The Agit Reader

Nouvelle Vague
I Could Be Happy

December 20th, 2016  |  by Josie Rubio

Nouvelle Vague, I Could Be HappyIt’s been 12 years since French production duo Marc Collins and Olivier Libaux first partnered with a handful of vocalists under the name of Nouvelle Vague for a self-titled album of delightful bossa nova interpretations of such new wave, punk, and post-punk classics as Joy Division’s “Love Will Tear Us Apart,” Modern English’s “I Melt with You,” and the Dead Kennedys’ “Too Drunk to Fuck,” which was unexpectedly charming in its loungey guise. After several albums of the same concept, an album of French covers, and Collins’ side project, Bristol, which gives a ’60s treatment to ’90s trip hop, Nouvelle Vague returns with I Could Be Happy (Kwaidan Records), named for the Altered Images song covered on the album, which also includes four original tracks.

On the title track, the saccharine synth of the original is replaced with a cheery whistle and a gentle island vibe, giving the song a less dated sound and turning it into a thoughtful pop song.

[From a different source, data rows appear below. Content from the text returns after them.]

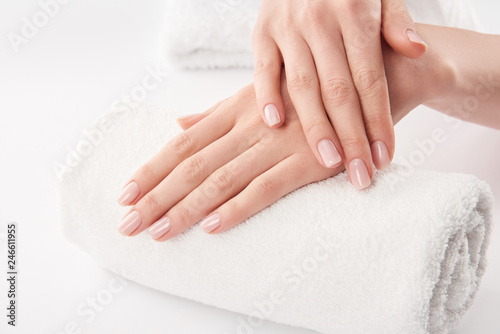 Fototapeta Naklejka Na Ścianę i Meble -  Partial view of female hands on terry towel on white background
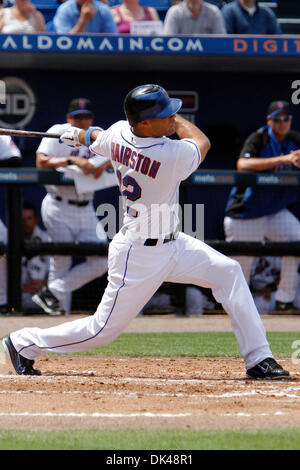 Mar. 26, 2011 - Port St. Lucie, Florida, U.S - New York Mets right fielder Scott Hairston (12) gets a hit against the Atlanta Braves during a Grapefruit League Spring Training game at Tradition Field in Port St. Lucie, FL. Mets defeated Braves 8-2. (Credit Image: © Debby Wong/Southcreek Global/ZUMAPRESS.com) Stock Photo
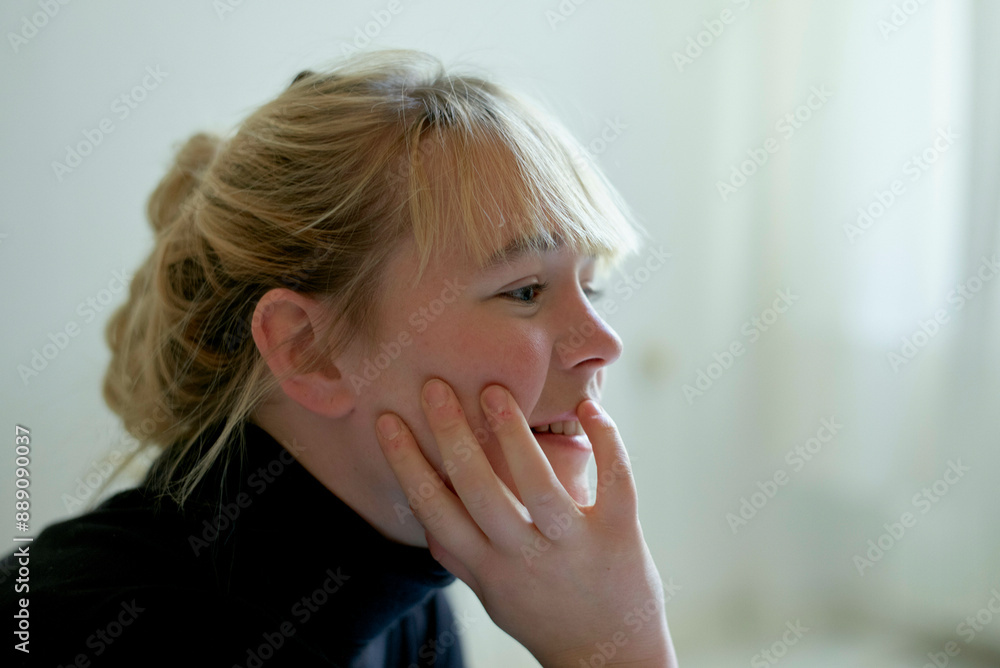 Smiling woman with blond hair in a messy bun resting her chin on her hand, looking away thoughtfully. Smiling woman with blond hair in a messy bun resting her chin on her hand, looking away thoughtfully.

Brian Eno’s “No One Is Receiving” also gets a beachy makeover, while “Athol-Brose” is stripped of the Cocteau Twins’ atmospherics, while maintaining the melancholy beauty of the original.

Nouvelle Vague is often best when reinterpreting songs in unexpected ways, as with “Love Comes in Spurts,” which intersperses coolly spoken lyrics with the chorus sweetly sung, a fun contrast to the Richard Hell and the Vodoids’ punk urgency. However, the band’s rendition of “I Wanna Be Sedated” sounds halting and in fact too sedated. The original frenetic pace of the Ramones original seems necessary for the song to work. Meanwhile, The Cure’s “All Cats Are Grey,” admittedly a sleepy song to begin with, also seems a little lackluster.

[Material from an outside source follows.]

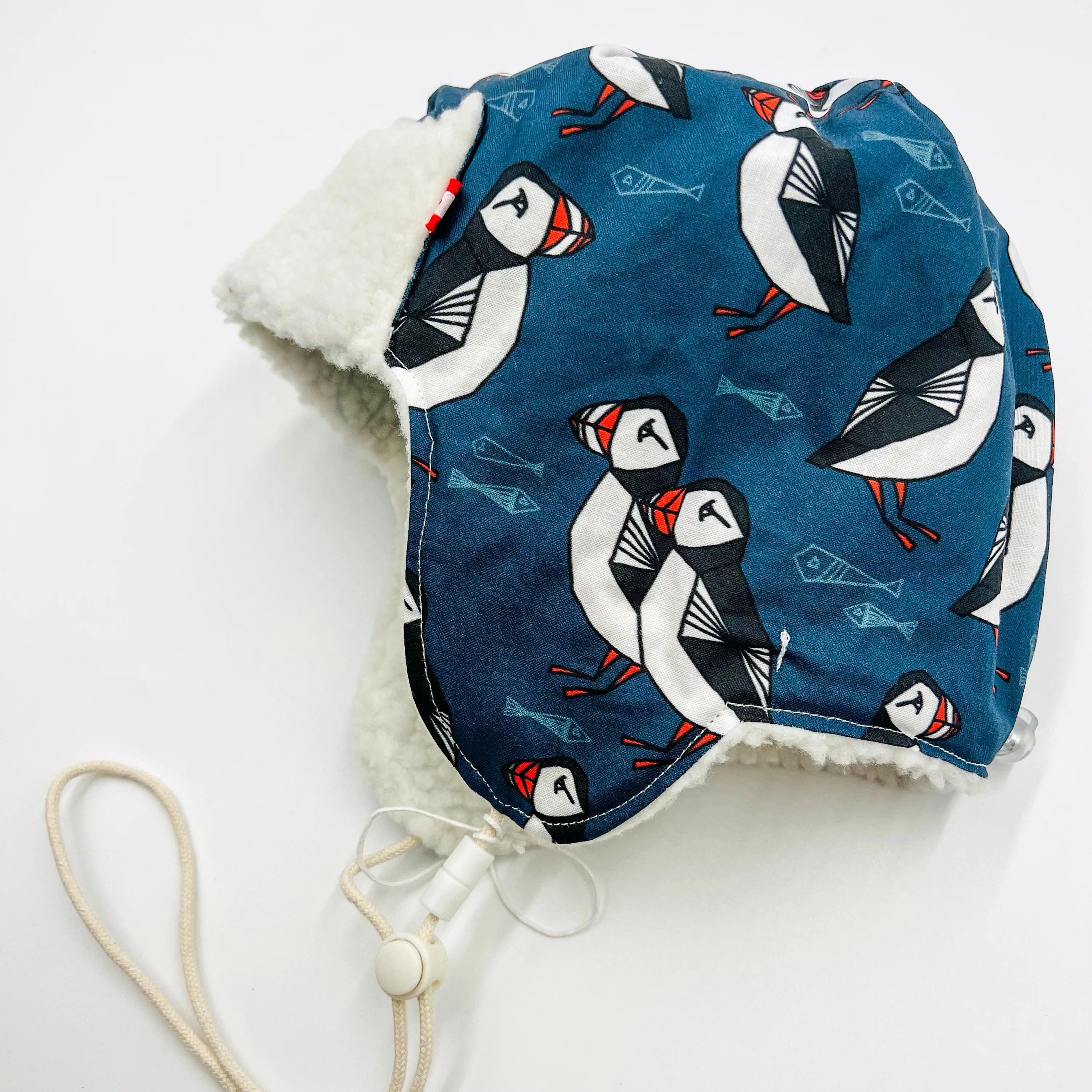 Baby Pilot Hat with Newfoundland puffin pattern on a white background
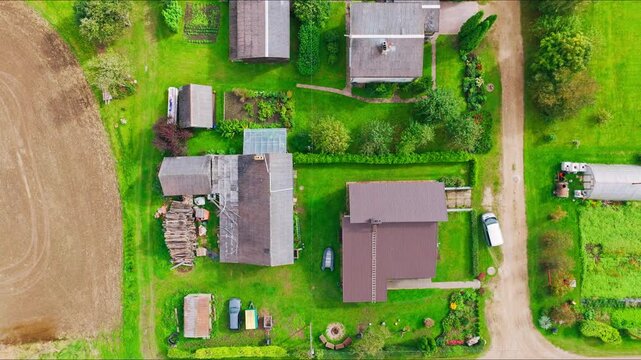 Top down, Biksti village in Dobele municipality with rural homes and fields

However, Nouvelle Vague fares better on its original material: two acoustic ballads, the pretty “Maladroit” and the haunting “Algo Familiar,” and the upbeat “Loneliness” and “La Pluie Et Les Beau Temps.” While it’s good to have a new batch of reinterpreted songs from Nouvelle Vague, the original tracks reveal that the band is much more than a cover band.